The specialists hope to identify Cervantes based on a series of evidential signs, especially the sequels of several wounds he received in 1571 during the Battle of Lepanto in which the future writer participated as member of the Spanish Armada. But the expectations created with the discovery of the coffin came undone a while later, when it was known that the bones found belonged to several persons, even young ones. Nevertheless the studies continued and in a new report presented on March 17, 2015, the experts announced the possibility that some of the bone fragments that had been found belonged to the writer, though until now no one has dared to confirm this with absolute certainty due to the high degree of deterioration of the samples and to the fact that they were mixed with the remains of later burials.
Since the beginning the scientists ruled out the use of DNA tests and, according to what has been said, it will be necessary to resort to expensive studies in specialised labs to obtain definitive results, which is why one will have to wait for some time to find out if the remains found correspond or not to those of the author of one of the most famous books in our language and the history of literature, Don Quixote.

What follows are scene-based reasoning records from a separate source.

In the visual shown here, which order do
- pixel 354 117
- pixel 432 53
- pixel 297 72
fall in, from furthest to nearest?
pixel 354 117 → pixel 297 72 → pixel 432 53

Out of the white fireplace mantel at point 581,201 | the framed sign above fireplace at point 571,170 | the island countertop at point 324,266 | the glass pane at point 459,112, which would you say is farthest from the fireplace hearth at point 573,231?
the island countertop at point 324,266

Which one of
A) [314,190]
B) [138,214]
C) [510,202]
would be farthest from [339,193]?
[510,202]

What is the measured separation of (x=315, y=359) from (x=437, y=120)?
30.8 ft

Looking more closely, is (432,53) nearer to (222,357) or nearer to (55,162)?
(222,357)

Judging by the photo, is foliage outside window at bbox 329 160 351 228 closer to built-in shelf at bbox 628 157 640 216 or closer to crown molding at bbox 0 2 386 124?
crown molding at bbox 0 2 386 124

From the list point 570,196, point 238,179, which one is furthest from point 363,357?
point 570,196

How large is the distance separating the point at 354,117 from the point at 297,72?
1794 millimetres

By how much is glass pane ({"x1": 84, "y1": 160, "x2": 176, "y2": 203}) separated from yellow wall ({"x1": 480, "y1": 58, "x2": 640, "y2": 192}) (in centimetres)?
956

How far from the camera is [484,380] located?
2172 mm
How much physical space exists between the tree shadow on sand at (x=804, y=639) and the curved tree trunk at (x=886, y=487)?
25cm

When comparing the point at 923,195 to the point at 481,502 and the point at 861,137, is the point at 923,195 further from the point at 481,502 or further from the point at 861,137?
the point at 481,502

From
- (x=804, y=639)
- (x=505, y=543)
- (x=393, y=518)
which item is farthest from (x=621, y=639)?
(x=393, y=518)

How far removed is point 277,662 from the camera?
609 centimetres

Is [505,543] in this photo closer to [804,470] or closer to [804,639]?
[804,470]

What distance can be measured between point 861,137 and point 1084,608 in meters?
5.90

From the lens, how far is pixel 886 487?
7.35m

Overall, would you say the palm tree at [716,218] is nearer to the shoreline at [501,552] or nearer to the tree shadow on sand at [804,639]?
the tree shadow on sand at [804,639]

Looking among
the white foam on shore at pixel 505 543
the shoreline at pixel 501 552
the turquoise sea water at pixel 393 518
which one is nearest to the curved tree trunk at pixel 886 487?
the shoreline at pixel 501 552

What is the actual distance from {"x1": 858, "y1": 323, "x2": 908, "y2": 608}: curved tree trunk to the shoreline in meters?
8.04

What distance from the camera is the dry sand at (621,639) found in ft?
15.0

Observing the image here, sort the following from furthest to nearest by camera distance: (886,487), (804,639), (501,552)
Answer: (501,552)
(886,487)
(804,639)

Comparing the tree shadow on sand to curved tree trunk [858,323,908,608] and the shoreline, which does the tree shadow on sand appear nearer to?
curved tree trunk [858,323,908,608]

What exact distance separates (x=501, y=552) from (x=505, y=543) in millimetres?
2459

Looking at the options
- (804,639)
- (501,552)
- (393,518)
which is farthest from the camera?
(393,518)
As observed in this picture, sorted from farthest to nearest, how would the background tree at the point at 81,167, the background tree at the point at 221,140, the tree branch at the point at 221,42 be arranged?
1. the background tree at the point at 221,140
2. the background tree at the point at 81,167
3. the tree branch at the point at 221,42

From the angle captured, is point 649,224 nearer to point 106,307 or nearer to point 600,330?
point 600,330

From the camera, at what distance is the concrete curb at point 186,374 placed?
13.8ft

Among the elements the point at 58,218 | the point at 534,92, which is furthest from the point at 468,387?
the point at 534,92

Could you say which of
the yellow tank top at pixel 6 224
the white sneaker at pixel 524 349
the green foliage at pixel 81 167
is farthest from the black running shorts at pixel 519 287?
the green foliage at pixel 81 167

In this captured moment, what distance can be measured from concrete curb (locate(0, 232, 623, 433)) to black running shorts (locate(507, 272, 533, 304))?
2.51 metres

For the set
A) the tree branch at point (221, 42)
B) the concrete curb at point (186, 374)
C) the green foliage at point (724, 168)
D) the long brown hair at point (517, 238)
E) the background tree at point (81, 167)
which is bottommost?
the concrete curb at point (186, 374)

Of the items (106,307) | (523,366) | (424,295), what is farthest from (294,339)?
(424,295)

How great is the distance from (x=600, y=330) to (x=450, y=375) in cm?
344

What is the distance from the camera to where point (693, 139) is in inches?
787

But even when it is impossible to clarify with certainty if the old remains are those of Cervantes, or if it were possible to open to the public the crypt where his remains were supposedly deposited, for the true admirers of his work it is simply enough to revisit once in a while the immortal pages written by Cervantes. Perhaps that would be the best tribute wanted by the great writer, considered by many the creator of the modern novel and of some of the most well-known and indispensable characters in the history of universal literature, like his ineffable knight Don Quixote and his faithful esquire Sancho Panza.
At a distance of more than a century I agree with the Marquis of Molins when he refers in his memoirs to the place, still to be specified, where supposedly the remains of Cervantes rest in the Convent of the Barefoot Trinitarians:
“For my part, I confess, it suffices to know that they are there; I’m not interested in discovering in what corner. Cervantes sleeps with those of us who waited like him; his sleep is guarded by those nuns who believe like he did; they are accompanied by those who loved and suffered as he did. Or will a building of a few square metres perhaps be too much of a document for a man who fills the world with his fame?” (2)
(1) and (2): La sepultura de Miguel de Cervantes. Memoirs written on the orders of the Spanish Academy and read to it by its director the Marquis of Molins (1870), pp. 145-146, reproduced by the Urban History of Madrid site.